» **Data provided**
____________________

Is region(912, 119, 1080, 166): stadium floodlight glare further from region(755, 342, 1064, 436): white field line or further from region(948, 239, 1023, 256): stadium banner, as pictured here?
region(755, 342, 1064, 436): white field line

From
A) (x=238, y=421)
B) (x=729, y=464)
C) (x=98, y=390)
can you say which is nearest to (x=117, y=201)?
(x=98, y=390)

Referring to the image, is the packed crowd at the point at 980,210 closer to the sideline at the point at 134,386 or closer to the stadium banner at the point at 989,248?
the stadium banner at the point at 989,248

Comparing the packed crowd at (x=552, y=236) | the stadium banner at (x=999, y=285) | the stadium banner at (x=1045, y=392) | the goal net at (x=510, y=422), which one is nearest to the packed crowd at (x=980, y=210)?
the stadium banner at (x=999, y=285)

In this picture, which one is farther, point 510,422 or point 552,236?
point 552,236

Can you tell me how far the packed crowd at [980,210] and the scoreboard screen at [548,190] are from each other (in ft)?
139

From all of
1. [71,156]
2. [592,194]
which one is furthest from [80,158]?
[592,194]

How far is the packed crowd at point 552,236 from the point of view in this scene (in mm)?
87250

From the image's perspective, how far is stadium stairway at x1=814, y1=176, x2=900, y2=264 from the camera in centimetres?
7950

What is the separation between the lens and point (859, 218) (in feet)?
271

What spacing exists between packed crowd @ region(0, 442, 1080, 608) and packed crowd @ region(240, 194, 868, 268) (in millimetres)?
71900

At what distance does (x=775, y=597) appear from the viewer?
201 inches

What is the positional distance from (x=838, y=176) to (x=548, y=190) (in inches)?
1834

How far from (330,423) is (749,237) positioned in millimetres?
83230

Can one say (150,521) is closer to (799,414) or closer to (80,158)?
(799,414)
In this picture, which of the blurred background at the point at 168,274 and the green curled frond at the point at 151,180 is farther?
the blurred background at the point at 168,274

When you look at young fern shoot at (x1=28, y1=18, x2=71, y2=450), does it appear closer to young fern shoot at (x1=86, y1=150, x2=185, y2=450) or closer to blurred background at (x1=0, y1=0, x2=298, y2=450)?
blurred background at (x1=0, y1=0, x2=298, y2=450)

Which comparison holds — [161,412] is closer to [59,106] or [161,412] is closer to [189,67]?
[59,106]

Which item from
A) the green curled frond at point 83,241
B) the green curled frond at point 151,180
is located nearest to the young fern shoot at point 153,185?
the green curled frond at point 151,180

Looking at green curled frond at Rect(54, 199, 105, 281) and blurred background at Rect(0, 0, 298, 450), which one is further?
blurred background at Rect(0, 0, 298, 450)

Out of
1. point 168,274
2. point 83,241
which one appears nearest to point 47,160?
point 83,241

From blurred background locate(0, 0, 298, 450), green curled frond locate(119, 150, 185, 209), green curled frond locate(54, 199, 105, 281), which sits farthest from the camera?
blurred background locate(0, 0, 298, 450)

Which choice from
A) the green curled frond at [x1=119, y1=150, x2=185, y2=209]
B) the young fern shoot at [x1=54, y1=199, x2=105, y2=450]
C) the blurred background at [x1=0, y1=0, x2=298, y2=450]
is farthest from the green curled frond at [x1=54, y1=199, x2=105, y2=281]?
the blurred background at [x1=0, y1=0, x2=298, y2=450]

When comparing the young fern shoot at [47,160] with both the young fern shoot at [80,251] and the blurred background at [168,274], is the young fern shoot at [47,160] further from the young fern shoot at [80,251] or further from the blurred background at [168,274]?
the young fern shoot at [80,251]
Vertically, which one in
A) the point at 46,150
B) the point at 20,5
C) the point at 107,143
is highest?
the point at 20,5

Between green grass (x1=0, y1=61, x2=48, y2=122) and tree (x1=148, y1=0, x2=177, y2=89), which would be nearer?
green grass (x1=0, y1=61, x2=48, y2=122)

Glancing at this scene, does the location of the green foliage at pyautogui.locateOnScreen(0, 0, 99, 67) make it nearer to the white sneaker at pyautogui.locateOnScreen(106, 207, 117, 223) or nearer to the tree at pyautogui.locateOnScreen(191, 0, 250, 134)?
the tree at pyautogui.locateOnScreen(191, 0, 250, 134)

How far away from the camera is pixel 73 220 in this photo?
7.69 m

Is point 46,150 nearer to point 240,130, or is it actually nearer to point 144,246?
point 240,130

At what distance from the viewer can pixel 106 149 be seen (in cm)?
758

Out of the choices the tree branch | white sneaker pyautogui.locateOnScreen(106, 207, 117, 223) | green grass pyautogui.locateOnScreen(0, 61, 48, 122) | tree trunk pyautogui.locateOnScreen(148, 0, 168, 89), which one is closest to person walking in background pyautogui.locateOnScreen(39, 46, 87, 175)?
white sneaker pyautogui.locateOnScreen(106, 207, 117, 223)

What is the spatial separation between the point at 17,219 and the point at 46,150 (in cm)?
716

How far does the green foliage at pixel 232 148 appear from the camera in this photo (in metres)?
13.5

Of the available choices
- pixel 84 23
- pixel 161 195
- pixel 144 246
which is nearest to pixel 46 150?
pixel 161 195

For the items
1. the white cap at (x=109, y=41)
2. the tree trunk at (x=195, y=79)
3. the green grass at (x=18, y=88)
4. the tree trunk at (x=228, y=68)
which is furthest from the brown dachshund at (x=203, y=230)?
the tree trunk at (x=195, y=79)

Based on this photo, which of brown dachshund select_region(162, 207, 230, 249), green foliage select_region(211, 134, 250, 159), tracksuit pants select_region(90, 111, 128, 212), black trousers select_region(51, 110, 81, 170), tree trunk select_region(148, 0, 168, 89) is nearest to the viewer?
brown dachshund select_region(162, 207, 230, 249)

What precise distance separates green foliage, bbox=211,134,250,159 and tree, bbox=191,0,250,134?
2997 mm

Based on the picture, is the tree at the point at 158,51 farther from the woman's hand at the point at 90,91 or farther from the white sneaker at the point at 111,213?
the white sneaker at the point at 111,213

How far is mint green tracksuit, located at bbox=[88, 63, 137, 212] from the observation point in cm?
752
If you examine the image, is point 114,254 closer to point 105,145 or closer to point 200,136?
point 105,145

____________________

» **Given request**
Count the lines in the rows above that contain the string "furthest". Reply with the number only.

» **Exercise output**
2